Copy out, word for word, the lines of the listing from the one holding "The photograph depicts out of" through the one holding "10.7 meters", including both.

■ Provided data:
-------------------------
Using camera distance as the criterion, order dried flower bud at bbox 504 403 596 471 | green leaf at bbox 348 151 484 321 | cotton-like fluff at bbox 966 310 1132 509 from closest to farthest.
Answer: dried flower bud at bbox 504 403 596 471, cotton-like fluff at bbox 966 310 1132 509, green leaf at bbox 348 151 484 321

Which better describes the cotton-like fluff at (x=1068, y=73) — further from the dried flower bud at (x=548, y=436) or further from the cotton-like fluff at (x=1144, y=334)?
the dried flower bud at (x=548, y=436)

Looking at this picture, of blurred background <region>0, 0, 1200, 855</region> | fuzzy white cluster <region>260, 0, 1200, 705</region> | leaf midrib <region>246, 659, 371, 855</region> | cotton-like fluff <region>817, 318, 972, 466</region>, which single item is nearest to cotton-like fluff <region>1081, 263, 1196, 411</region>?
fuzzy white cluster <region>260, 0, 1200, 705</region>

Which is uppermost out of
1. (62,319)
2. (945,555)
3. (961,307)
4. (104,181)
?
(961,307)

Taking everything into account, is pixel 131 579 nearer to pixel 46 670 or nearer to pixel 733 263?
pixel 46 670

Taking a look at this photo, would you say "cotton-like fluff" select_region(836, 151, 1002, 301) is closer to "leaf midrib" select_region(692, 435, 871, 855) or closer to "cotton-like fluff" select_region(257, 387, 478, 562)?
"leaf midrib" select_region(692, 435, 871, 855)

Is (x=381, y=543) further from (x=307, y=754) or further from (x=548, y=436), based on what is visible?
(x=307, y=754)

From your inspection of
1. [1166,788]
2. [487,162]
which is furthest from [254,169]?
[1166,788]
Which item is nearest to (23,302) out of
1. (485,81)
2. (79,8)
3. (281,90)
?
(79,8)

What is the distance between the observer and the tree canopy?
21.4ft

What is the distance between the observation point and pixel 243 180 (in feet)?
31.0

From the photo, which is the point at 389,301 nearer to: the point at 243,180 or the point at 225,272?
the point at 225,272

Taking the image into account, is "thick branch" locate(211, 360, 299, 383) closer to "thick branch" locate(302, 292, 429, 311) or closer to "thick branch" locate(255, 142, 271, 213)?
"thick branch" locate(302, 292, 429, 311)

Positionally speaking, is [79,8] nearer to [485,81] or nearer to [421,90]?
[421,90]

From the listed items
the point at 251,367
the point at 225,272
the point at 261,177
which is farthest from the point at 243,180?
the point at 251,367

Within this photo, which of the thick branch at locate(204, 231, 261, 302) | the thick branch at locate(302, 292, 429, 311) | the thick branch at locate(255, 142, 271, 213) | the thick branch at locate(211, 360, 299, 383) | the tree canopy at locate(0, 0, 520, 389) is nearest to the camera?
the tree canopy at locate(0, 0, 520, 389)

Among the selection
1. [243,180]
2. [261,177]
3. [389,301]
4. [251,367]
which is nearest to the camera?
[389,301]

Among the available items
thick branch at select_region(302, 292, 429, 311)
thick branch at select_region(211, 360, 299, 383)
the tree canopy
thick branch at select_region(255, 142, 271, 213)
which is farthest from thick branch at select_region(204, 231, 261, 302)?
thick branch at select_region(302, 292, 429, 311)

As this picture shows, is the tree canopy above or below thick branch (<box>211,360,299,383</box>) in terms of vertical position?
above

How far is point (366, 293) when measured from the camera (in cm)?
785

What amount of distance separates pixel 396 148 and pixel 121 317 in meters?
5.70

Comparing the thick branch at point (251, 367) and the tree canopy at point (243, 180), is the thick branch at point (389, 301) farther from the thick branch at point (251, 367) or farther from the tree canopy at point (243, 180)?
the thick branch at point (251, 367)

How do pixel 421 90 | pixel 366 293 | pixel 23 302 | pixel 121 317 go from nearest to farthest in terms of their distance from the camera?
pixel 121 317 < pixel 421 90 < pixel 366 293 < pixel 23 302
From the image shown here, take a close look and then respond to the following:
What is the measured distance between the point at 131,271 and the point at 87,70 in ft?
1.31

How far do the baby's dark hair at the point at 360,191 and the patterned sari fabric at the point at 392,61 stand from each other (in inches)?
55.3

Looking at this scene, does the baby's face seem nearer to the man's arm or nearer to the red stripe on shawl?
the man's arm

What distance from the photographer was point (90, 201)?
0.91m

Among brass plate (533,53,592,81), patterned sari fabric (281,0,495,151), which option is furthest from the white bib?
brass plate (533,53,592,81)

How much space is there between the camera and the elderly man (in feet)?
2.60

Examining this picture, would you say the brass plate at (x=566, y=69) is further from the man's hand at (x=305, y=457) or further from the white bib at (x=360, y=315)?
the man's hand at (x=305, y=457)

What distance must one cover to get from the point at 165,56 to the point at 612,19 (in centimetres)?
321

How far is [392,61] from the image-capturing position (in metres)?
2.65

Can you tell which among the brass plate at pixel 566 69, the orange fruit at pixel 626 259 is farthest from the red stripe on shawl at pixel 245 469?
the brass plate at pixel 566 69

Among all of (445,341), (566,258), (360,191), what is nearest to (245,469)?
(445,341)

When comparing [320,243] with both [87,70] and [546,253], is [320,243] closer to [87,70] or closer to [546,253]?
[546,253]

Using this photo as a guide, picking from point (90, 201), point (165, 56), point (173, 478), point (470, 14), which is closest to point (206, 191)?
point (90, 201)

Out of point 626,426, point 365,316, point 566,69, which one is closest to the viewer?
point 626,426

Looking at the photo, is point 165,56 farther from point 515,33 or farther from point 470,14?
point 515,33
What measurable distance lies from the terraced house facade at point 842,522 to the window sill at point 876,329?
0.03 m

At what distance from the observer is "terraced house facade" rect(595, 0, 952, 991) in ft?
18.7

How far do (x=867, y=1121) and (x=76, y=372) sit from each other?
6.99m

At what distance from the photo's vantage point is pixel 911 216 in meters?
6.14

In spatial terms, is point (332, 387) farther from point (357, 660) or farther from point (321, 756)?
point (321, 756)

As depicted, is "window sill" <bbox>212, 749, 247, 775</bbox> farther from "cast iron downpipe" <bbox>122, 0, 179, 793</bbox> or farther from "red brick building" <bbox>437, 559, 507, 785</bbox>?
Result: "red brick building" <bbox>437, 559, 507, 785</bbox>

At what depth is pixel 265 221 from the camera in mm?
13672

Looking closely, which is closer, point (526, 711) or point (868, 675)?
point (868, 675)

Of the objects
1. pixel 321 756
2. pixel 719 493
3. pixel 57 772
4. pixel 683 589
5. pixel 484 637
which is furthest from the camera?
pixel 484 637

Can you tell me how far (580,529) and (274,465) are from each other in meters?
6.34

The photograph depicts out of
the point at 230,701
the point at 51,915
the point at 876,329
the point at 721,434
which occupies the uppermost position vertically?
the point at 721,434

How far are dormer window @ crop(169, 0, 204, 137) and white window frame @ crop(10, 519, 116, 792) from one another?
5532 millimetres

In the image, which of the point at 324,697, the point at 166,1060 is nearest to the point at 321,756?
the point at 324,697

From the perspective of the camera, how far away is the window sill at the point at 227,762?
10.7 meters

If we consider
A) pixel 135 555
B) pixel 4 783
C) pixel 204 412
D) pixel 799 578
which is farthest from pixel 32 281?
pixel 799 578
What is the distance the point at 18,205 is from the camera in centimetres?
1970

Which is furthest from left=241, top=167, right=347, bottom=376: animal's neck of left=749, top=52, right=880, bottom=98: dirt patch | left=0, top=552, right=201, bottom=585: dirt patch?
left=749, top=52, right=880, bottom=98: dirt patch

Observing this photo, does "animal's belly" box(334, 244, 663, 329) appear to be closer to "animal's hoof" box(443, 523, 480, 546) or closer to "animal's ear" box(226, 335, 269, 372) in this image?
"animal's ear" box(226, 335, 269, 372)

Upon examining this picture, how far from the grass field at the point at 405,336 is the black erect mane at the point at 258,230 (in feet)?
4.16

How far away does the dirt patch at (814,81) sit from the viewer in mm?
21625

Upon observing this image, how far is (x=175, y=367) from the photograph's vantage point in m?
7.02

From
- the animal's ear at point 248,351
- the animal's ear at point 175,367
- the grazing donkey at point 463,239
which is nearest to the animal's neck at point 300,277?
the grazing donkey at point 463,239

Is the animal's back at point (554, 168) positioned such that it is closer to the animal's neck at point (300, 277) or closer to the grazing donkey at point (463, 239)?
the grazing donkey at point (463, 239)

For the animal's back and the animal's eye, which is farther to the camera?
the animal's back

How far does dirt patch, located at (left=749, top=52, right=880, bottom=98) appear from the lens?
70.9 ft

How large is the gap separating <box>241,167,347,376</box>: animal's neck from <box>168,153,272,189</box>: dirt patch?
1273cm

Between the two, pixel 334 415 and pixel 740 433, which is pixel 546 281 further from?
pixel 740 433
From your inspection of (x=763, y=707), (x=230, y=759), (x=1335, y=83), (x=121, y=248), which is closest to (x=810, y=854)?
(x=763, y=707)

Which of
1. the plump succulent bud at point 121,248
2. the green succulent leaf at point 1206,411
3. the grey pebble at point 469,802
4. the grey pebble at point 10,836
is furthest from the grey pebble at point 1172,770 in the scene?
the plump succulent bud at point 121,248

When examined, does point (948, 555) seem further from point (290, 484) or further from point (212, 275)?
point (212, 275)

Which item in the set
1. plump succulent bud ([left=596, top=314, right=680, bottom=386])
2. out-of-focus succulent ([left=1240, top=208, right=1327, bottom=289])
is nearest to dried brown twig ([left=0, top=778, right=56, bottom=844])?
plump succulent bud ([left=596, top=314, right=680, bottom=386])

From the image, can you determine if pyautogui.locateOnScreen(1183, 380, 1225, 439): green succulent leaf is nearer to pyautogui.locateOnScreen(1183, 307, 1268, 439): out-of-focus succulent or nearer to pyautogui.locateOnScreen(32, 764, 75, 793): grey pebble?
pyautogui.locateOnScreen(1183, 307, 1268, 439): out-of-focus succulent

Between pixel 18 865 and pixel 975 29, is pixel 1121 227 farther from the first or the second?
-------------------------
■ Task solution:
The photograph depicts out of
the point at 230,701
the point at 51,915
the point at 876,329
the point at 721,434
which occupies the uppermost position vertically?
the point at 721,434

How far are dormer window @ crop(169, 0, 204, 137) and white window frame @ crop(10, 519, 116, 792) from one another?
5532 millimetres

In the image, which of the point at 324,697, the point at 166,1060 is nearest to the point at 321,756?
the point at 324,697

From the perspective of the camera, how far away is the window sill at the point at 227,762?
10.7 meters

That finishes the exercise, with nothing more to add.